There is general agreement that low heart rate variability is an unfavorable prognostic marker for cardiovascular diseases, such as diabetic autonomic neuropathy, hypertension, myocardial infarction, and heart failure (18, 22, 27, 29, 47a). Heart rate variability (variance of R-R intervals) was reduced in patients with mild hypertension (29) compared with normal values (1,134 ± 202 vs. 3,466 ± 1,018 ms2) provided by the Task Force (47a). In the rat model of myocardial infarction-induced congestive heart failure, Francis and colleagues (18) reported loss of spontaneous heart rate variability 6 wk after coronary artery ligation. Interestingly, reduced heart rate variability was also observed in a rat model of depression that is based on chronic (4 wk) mild stress application (22). Because depression is an independent risk factor for coronary artery disease, this finding may realistically model a human disease process. The reduction in heart rate variability was abolished by β-adrenergic receptor blockade, indicating that the reduced heart rate variability in this model of depression is related to elevated cardiac sympathetic tone (22).

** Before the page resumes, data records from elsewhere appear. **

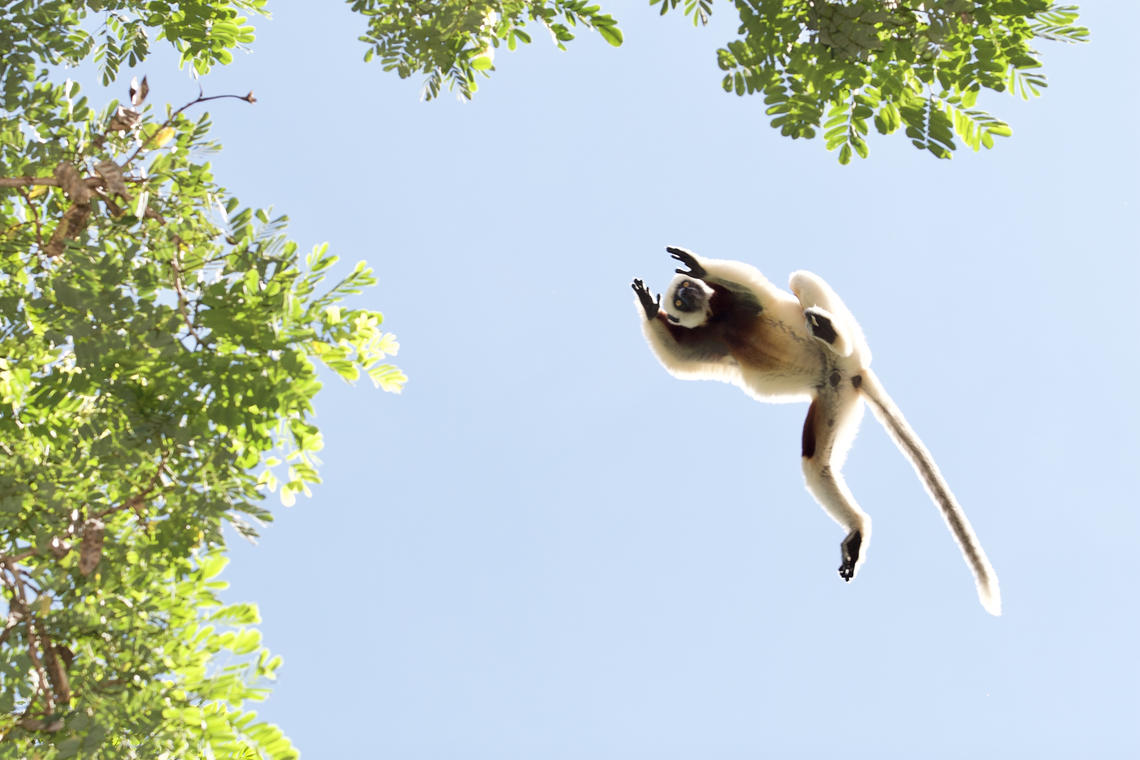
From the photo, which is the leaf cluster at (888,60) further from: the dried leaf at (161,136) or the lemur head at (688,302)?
the dried leaf at (161,136)

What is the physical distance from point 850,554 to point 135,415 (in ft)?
15.8

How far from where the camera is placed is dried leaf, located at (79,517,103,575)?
15.5 feet

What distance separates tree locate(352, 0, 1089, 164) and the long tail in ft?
6.16

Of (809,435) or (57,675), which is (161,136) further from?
(809,435)

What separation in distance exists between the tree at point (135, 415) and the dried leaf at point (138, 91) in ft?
0.05

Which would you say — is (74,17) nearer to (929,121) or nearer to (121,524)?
(121,524)

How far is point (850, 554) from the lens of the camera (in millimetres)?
6316

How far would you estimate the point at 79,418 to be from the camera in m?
5.60

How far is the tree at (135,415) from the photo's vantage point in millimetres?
4684

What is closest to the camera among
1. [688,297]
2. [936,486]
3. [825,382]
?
[936,486]

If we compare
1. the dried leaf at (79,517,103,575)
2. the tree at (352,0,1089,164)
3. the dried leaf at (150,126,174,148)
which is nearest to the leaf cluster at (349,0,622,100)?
the tree at (352,0,1089,164)

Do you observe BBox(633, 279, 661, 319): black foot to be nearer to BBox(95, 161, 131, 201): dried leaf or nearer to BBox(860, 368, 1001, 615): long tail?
BBox(860, 368, 1001, 615): long tail

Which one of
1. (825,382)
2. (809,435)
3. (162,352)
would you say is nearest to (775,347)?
(825,382)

In summary, heart rate variability is generated by multiple factors not exclusively limited to the autonomic nervous system. Specific frequency components of heart rate variability mirror acute perturbations of the autonomic nervous system but do not always reflect autonomic nervous system activity. Simple statistics of heart rate variability, such as the standard deviation of R-R intervals in the ECG, can reliably predict the prognosis of cardiovascular diseases.
I thank Dr. R. McAllen for critically reviewing the manuscript.